> [Saved entries]
▼▼▼

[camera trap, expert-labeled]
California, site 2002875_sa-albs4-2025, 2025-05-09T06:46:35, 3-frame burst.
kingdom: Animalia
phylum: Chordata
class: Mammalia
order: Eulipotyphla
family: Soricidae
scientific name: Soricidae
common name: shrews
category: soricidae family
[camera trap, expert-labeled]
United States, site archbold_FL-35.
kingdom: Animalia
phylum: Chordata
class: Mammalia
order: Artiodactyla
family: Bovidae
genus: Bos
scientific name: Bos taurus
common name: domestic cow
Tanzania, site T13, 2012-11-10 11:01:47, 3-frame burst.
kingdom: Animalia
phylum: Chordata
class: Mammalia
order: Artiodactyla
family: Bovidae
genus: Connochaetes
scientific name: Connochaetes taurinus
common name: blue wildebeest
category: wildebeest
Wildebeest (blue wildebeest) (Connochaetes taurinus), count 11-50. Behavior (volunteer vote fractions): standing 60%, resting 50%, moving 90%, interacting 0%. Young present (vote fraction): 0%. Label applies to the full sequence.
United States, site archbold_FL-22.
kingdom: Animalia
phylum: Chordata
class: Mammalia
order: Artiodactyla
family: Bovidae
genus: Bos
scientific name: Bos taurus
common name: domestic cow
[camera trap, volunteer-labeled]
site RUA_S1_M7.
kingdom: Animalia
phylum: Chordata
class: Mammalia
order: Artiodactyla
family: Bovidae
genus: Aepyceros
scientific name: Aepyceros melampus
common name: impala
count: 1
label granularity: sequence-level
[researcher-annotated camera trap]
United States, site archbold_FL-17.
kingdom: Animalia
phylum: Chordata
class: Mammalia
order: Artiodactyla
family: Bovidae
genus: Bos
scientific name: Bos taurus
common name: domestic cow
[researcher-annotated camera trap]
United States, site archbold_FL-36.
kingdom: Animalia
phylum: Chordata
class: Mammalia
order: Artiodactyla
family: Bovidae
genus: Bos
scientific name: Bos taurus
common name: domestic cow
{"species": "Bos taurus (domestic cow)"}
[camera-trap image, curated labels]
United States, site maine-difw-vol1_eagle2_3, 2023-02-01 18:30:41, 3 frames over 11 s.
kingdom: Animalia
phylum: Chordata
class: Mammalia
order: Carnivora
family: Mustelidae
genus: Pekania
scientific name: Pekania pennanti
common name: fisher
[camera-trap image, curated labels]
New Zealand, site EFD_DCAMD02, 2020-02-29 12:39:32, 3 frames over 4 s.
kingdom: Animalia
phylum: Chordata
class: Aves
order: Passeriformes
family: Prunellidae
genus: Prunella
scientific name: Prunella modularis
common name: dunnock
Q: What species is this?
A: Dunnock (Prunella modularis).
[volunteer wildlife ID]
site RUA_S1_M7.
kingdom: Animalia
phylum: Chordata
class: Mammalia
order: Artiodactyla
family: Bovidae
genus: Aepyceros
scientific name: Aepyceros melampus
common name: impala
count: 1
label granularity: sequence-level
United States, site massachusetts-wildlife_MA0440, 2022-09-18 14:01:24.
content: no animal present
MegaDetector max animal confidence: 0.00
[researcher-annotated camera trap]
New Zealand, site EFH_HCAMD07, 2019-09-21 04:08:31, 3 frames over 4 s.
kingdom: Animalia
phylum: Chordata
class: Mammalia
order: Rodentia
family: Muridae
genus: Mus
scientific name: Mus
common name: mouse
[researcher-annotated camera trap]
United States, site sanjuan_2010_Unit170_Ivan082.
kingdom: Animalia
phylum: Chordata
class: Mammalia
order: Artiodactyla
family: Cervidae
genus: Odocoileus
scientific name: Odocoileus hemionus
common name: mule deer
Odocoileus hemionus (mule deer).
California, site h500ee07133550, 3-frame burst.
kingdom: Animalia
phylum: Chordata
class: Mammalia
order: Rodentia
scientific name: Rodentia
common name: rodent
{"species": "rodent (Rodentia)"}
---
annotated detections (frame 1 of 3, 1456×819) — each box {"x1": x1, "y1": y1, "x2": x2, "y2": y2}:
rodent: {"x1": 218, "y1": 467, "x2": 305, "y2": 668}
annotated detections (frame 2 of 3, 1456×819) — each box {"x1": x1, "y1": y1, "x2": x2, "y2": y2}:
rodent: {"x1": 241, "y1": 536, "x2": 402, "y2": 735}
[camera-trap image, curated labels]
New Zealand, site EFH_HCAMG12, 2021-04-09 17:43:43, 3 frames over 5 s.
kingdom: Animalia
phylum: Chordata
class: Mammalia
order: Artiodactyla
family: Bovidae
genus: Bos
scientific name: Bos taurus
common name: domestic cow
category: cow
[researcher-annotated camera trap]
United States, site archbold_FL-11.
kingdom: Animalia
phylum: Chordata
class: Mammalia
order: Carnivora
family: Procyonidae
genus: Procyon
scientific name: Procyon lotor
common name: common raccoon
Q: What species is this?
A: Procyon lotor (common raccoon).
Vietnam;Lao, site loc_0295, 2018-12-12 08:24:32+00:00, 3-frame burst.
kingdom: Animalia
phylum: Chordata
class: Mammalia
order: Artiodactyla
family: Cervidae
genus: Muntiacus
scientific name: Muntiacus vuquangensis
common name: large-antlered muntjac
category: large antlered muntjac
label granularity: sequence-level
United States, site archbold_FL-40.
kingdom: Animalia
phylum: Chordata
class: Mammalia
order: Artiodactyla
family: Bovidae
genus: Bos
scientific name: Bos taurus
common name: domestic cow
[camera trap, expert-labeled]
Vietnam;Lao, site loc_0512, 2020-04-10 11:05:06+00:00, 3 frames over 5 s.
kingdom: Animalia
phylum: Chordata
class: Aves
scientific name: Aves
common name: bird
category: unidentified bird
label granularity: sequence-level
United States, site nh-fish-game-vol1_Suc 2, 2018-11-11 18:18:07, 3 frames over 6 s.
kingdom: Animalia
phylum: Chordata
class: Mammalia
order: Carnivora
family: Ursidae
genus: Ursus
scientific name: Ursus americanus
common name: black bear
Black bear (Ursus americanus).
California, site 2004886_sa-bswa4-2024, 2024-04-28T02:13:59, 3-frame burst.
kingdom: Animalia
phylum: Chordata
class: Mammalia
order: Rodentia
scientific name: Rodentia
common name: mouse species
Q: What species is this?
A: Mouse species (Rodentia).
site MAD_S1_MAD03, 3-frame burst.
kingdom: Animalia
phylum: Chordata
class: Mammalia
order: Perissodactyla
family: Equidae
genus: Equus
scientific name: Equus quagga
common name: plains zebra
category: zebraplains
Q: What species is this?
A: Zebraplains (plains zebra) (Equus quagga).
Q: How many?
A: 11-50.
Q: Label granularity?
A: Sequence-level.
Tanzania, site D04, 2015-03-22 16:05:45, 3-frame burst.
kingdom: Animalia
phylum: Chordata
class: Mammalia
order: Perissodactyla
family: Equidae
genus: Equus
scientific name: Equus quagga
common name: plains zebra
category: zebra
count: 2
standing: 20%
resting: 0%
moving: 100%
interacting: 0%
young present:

▲▲▲

> [Problem requirements] Please quote the records above exactly, without skipping a line.

> [Reply]
[camera trap, expert-labeled]
California, site 2002875_sa-albs4-2025, 2025-05-09T06:46:35, 3-frame burst.
kingdom: Animalia
phylum: Chordata
class: Mammalia
order: Eulipotyphla
family: Soricidae
scientific name: Soricidae
common name: shrews
category: soricidae family
[camera trap, expert-labeled]
United States, site archbold_FL-35.
kingdom: Animalia
phylum: Chordata
class: Mammalia
order: Artiodactyla
family: Bovidae
genus: Bos
scientific name: Bos taurus
common name: domestic cow
Tanzania, site T13, 2012-11-10 11:01:47, 3-frame burst.
kingdom: Animalia
phylum: Chordata
class: Mammalia
order: Artiodactyla
family: Bovidae
genus: Connochaetes
scientific name: Connochaetes taurinus
common name: blue wildebeest
category: wildebeest
Wildebeest (blue wildebeest) (Connochaetes taurinus), count 11-50. Behavior (volunteer vote fractions): standing 60%, resting 50%, moving 90%, interacting 0%. Young present (vote fraction): 0%. Label applies to the full sequence.
United States, site archbold_FL-22.
kingdom: Animalia
phylum: Chordata
class: Mammalia
order: Artiodactyla
family: Bovidae
genus: Bos
scientific name: Bos taurus
common name: domestic cow
[camera trap, volunteer-labeled]
site RUA_S1_M7.
kingdom: Animalia
phylum: Chordata
class: Mammalia
order: Artiodactyla
family: Bovidae
genus: Aepyceros
scientific name: Aepyceros melampus
common name: impala
count: 1
label granularity: sequence-level
[researcher-annotated camera trap]
United States, site archbold_FL-17.
kingdom: Animalia
phylum: Chordata
class: Mammalia
order: Artiodactyla
family: Bovidae
genus: Bos
scientific name: Bos taurus
common name: domestic cow
[researcher-annotated camera trap]
United States, site archbold_FL-36.
kingdom: Animalia
phylum: Chordata
class: Mammalia
order: Artiodactyla
family: Bovidae
genus: Bos
scientific name: Bos taurus
common name: domestic cow
{"species": "Bos taurus (domestic cow)"}
[camera-trap image, curated labels]
United States, site maine-difw-vol1_eagle2_3, 2023-02-01 18:30:41, 3 frames over 11 s.
kingdom: Animalia
phylum: Chordata
class: Mammalia
order: Carnivora
family: Mustelidae
genus: Pekania
scientific name: Pekania pennanti
common name: fisher
[camera-trap image, curated labels]
New Zealand, site EFD_DCAMD02, 2020-02-29 12:39:32, 3 frames over 4 s.
kingdom: Animalia
phylum: Chordata
class: Aves
order: Passeriformes
family: Prunellidae
genus: Prunella
scientific name: Prunella modularis
common name: dunnock
Q: What species is this?
A: Dunnock (Prunella modularis).
[volunteer wildlife ID]
site RUA_S1_M7.
kingdom: Animalia
phylum: Chordata
class: Mammalia
order: Artiodactyla
family: Bovidae
genus: Aepyceros
scientific name: Aepyceros melampus
common name: impala
count: 1
label granularity: sequence-level
United States, site massachusetts-wildlife_MA0440, 2022-09-18 14:01:24.
content: no animal present
MegaDetector max animal confidence: 0.00
[researcher-annotated camera trap]
New Zealand, site EFH_HCAMD07, 2019-09-21 04:08:31, 3 frames over 4 s.
kingdom: Animalia
phylum: Chordata
class: Mammalia
order: Rodentia
family: Muridae
genus: Mus
scientific name: Mus
common name: mouse
[researcher-annotated camera trap]
United States, site sanjuan_2010_Unit170_Ivan082.
kingdom: Animalia
phylum: Chordata
class: Mammalia
order: Artiodactyla
family: Cervidae
genus: Odocoileus
scientific name: Odocoileus hemionus
common name: mule deer
Odocoileus hemionus (mule deer).
California, site h500ee07133550, 3-frame burst.
kingdom: Animalia
phylum: Chordata
class: Mammalia
order: Rodentia
scientific name: Rodentia
common name: rodent
{"species": "rodent (Rodentia)"}
---
annotated detections (frame 1 of 3, 1456×819) — each box {"x1": x1, "y1": y1, "x2": x2, "y2": y2}:
rodent: {"x1": 218, "y1": 467, "x2": 305, "y2": 668}
annotated detections (frame 2 of 3, 1456×819) — each box {"x1": x1, "y1": y1, "x2": x2, "y2": y2}:
rodent: {"x1": 241, "y1": 536, "x2": 402, "y2": 735}
[camera-trap image, curated labels]
New Zealand, site EFH_HCAMG12, 2021-04-09 17:43:43, 3 frames over 5 s.
kingdom: Animalia
phylum: Chordata
class: Mammalia
order: Artiodactyla
family: Bovidae
genus: Bos
scientific name: Bos taurus
common name: domestic cow
category: cow
[researcher-annotated camera trap]
United States, site archbold_FL-11.
kingdom: Animalia
phylum: Chordata
class: Mammalia
order: Carnivora
family: Procyonidae
genus: Procyon
scientific name: Procyon lotor
common name: common raccoon
Q: What species is this?
A: Procyon lotor (common raccoon).
Vietnam;Lao, site loc_0295, 2018-12-12 08:24:32+00:00, 3-frame burst.
kingdom: Animalia
phylum: Chordata
class: Mammalia
order: Artiodactyla
family: Cervidae
genus: Muntiacus
scientific name: Muntiacus vuquangensis
common name: large-antlered muntjac
category: large antlered muntjac
label granularity: sequence-level
United States, site archbold_FL-40.
kingdom: Animalia
phylum: Chordata
class: Mammalia
order: Artiodactyla
family: Bovidae
genus: Bos
scientific name: Bos taurus
common name: domestic cow
[camera trap, expert-labeled]
Vietnam;Lao, site loc_0512, 2020-04-10 11:05:06+00:00, 3 frames over 5 s.
kingdom: Animalia
phylum: Chordata
class: Aves
scientific name: Aves
common name: bird
category: unidentified bird
label granularity: sequence-level
United States, site nh-fish-game-vol1_Suc 2, 2018-11-11 18:18:07, 3 frames over 6 s.
kingdom: Animalia
phylum: Chordata
class: Mammalia
order: Carnivora
family: Ursidae
genus: Ursus
scientific name: Ursus americanus
common name: black bear
Black bear (Ursus americanus).
California, site 2004886_sa-bswa4-2024, 2024-04-28T02:13:59, 3-frame burst.
kingdom: Animalia
phylum: Chordata
class: Mammalia
order: Rodentia
scientific name: Rodentia
common name: mouse species
Q: What species is this?
A: Mouse species (Rodentia).
site MAD_S1_MAD03, 3-frame burst.
kingdom: Animalia
phylum: Chordata
class: Mammalia
order: Perissodactyla
family: Equidae
genus: Equus
scientific name: Equus quagga
common name: plains zebra
category: zebraplains
Q: What species is this?
A: Zebraplains (plains zebra) (Equus quagga).
Q: How many?
A: 11-50.
Q: Label granularity?
A: Sequence-level.
Tanzania, site D04, 2015-03-22 16:05:45, 3-frame burst.
kingdom: Animalia
phylum: Chordata
class: Mammalia
order: Perissodactyla
family: Equidae
genus: Equus
scientific name: Equus quagga
common name: plains zebra
category: zebra
count: 2
standing: 20%
resting: 0%
moving: 100%
interacting: 0%
young present:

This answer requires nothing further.